If you play back the ttyrecord from that (I've attached one),
you will see a mess:
if (optind < argc) {
input = efopen(argv[optind], "r");
} else {
input = input_from_stdin();
}
Apparently what displays as tabs when recording this is stored and
redisplayed as a single space. Note that this happens even if ttyplay is
run in screen -- which should cause it to play back identically.

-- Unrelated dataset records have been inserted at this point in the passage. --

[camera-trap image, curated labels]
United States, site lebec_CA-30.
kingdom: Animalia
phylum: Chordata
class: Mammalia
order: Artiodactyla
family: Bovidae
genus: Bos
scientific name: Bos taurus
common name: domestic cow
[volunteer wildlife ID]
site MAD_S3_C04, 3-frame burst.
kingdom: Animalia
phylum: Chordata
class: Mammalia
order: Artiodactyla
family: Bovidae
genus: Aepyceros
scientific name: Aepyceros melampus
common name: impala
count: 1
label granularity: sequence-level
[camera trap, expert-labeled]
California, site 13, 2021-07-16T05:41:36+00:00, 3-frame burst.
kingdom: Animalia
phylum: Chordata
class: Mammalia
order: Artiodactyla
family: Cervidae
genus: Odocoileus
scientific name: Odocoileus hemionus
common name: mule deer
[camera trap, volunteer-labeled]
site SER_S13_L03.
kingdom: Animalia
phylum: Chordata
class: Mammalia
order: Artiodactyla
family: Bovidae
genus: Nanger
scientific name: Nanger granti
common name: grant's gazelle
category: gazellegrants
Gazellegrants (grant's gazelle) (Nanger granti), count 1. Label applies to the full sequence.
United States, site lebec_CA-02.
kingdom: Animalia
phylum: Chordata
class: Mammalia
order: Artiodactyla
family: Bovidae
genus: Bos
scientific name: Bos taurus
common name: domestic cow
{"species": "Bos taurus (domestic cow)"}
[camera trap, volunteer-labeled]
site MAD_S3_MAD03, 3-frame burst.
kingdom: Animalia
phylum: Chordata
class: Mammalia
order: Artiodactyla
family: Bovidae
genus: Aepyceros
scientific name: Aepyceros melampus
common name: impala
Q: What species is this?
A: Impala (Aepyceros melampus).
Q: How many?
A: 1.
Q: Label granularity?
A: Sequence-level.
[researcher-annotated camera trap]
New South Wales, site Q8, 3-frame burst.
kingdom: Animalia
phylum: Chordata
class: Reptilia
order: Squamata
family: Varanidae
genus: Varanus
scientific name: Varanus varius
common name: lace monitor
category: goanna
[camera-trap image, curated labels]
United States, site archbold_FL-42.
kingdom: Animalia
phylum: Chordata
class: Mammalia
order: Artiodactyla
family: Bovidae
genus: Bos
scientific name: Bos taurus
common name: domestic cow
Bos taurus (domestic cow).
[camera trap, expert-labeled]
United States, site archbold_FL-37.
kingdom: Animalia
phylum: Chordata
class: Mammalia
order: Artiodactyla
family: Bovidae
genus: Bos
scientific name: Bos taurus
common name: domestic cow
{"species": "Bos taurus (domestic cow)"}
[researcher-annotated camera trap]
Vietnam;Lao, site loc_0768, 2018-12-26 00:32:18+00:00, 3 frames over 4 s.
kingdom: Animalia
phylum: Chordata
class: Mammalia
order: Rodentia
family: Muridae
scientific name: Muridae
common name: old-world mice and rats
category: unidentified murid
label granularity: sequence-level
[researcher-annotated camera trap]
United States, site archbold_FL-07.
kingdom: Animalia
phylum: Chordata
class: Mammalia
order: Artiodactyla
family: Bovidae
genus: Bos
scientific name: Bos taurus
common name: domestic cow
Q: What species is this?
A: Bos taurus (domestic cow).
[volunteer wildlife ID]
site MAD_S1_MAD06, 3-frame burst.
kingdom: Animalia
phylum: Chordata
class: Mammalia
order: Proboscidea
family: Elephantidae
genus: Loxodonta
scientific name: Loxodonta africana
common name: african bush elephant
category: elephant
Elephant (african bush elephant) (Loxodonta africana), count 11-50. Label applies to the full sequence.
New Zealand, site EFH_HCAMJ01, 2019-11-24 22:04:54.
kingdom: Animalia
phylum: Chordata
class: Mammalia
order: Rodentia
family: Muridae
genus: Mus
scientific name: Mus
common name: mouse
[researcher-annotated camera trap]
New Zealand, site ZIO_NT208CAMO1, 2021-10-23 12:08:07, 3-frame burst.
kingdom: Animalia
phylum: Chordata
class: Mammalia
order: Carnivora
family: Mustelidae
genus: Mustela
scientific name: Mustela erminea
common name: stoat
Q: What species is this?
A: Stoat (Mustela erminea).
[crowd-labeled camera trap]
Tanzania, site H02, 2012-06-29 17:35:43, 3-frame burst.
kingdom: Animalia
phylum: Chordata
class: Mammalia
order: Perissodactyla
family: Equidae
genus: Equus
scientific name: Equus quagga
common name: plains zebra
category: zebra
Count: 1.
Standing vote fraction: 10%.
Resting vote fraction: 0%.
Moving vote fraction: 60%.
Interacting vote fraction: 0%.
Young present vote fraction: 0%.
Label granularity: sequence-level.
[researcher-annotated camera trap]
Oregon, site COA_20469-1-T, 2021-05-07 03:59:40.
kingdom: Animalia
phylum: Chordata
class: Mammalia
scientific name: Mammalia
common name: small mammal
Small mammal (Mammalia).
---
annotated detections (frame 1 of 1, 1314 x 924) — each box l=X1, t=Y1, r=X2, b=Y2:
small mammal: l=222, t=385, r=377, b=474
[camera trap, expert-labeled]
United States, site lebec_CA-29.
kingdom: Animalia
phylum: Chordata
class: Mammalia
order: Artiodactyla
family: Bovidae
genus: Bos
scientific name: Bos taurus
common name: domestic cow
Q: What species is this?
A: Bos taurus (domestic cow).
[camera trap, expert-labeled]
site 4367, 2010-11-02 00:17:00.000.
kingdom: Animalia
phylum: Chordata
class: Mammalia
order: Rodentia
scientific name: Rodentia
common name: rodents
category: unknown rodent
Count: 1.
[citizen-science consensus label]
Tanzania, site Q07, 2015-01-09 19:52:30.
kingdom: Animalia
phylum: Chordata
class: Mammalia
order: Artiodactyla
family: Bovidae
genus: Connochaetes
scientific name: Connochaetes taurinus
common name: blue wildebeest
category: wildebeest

Looking at the ttyrecord contents, I see this:
} ^[[33melse^[[39m {^[[5D
input = input_from_stdin();^M
The escape seqences are all for colorization; there is nothing to
move the second line over a tab. How does it display as one in screen
when being recorded, then? I don't know.
If instead you run screen, run ttyrec inside screen, and do the same thing
with vim, that plays back with tabs appearing correctly. Looking at the
ttyrecord recorded this way, I can see vim is emulating tabs by using
absolute cursor positioning (to 8, 13):
} ^[[33melse^[[m {^[[13;8H input = input_from_stdin();^M
I also tried not using screen, but setting TERM=screen and using vim
as before. When this is done, ttyrec again managed to record the vim's
use of cursor positioning, and it plays back ok.
I have to conclude that, somehow, screen is moving the cursor in a way
that is not recorded by ttyrec. The only way I can imagine it could do
this is if it's somehow finding and opening the master tty, and sending
cursor movement commands directly to it. Bypassing ttyrec's recorded slave
tty.
Workaround: Use tmux instead of screen when using ttyrec. Meh.